Political perspectives for 2024-25

The ISO recently held our annual Hui-Ā-tau and endorsed the following perspectives for the coming political year.

  1. The Coalition government is carrying out attacks on workers, Māori, the environment and young people on a scale we have not seen since the National government of 1990 – 1993. The first five months show the scale of the attacks: public service jobs cuts, Minimum Wage cut, doubling public transport fares for under-25s, 90 day trials, environmental protections, Māori representation on Councils, Fair Pay Agreements. A bonfire of the moderate reforms of 2017 – 2023.
  1. Equally, the first five months show us a government by no means stable. PM Christopher Luxon is politically inexperienced, and already has struggled with media attention. Peters and Seymour both have an interest in keeping attention on their parties, and on being seen to kick against their own Coalition.
  1. The core cadre of the Coalition parties, especially ACT and New Zealand First, are motivated by and need the spiritual and political sustenance of ‘culture wars’ questions: against gender diversity, against so-called ‘special treatment’ for Māori, against all of the gains oppressed groups have made in the past decades. In this they go against the broad developments of culture in Aotearoa in general, and in the working class in particular. These are not popular causes being driven by genuine mobilisations from below. They are the pet obsessions of sections of the middle-class base of these two parties, encouraged, sustained and reinforced by a well-connected international network of right-wing media and political projects.
  1. Inflation and the cost of living continue to press on the working class. Real earnings have decreased for most workers decreased. The official unemployment rate has jumped to 4.3 percent, and this is before savage public service jobs cuts have taken place. The threat of job cuts, and pessimism around the economy, adds to a general sense of unease.
  1. The movement against the war in Palestine, the largest since 2003, and Māori protest, especially around Waitangi Day, has given the first five months of the Coalition government a ‘flavour’ of dissent. Protest is a normal part of political life now in a way it has not been for years. Māori, building on years of increased confidence on questions from language to land, have shown historically significant levels of unity and determination in opposition to the government. Support for basic demands of Māori is widespread across the working class. 

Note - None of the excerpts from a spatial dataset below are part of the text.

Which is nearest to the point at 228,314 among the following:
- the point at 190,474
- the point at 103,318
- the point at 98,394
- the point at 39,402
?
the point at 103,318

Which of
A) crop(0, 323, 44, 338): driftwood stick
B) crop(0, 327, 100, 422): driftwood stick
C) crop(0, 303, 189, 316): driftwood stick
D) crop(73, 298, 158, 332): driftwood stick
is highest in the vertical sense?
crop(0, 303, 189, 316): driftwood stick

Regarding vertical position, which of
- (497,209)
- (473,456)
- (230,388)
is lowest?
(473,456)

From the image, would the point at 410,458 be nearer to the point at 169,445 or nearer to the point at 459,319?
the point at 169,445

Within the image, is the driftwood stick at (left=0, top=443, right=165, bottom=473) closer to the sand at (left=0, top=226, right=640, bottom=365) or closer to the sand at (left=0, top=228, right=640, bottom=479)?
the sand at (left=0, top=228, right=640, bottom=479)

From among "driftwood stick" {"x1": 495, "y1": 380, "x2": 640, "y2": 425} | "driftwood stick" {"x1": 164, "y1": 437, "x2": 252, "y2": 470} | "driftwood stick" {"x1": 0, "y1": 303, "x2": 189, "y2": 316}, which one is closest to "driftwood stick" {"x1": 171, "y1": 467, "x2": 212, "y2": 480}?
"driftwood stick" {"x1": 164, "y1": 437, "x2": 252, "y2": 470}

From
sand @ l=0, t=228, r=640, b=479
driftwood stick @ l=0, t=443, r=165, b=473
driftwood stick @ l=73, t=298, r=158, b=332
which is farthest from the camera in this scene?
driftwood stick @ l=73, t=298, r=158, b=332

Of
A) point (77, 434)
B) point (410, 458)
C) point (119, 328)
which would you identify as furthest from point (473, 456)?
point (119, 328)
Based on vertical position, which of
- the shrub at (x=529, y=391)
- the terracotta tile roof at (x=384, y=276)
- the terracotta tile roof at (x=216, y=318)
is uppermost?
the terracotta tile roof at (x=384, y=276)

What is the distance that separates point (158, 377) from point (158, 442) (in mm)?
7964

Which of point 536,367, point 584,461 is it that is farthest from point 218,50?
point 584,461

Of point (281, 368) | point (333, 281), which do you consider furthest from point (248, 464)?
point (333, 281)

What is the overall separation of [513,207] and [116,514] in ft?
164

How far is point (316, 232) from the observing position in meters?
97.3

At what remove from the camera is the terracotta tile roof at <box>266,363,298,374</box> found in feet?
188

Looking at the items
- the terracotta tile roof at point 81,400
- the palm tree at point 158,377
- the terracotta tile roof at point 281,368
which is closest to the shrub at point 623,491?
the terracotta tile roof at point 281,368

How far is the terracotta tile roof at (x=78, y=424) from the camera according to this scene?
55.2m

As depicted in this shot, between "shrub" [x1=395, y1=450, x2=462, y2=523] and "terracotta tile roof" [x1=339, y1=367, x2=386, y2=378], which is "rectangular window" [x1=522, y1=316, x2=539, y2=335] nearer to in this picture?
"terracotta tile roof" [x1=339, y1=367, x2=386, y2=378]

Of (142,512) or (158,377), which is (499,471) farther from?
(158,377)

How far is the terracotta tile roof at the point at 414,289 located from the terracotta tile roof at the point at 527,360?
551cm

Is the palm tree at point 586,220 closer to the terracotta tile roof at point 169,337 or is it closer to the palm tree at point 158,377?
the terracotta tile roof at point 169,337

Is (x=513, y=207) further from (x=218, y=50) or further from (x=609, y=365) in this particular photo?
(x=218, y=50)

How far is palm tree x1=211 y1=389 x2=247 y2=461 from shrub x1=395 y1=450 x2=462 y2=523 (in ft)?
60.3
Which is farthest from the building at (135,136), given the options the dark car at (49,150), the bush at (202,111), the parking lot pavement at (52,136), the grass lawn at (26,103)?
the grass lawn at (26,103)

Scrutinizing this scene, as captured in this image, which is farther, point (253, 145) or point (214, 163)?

  1. The two recent opinion polls (in April) show a weakening of the coalition parties’ support. Labour’s has strengthened, up from 26.9 percent at the general election to 30 and 33 percent.
  1. Despite price inflation easing and tax cuts in the offing, the economic outlook in general is gloomy: growth in the doldrums, high interest rates, job losses and a squeeze on small businesses. In these circumstances the Coalition’s current level of support could well fall, but much depends on whether the Labour Party, the biggest gun on the left, articulates an angry alternative, which so far it has failed to do.
  1. While impending job losses and rising unemployment will tend to dampen workers’ confidence to take industrial action, the swing will be towards politics. As so often in history, young people are being the first to move. This is most striking in the mobilisations on Palestine, but that is not the only indication. In Te Whanganui-a-Tara a surprising number of young people have turned out for meetings in opposition to airport privatisation and (for the first time in years) a May Day rally. It is no exaggeration to say a movement to the left is developing among a layer of young people.
  2. This is a contradictory, uncertain, unclear situation. The government is both in a position of strength and clearly disorganised. Our side is still linked to a demobilising Labour party. Cultural attacks from the right both threaten the oppressed (and challenge hard-fought gains) and provide opportunities to mobilise in solidarity.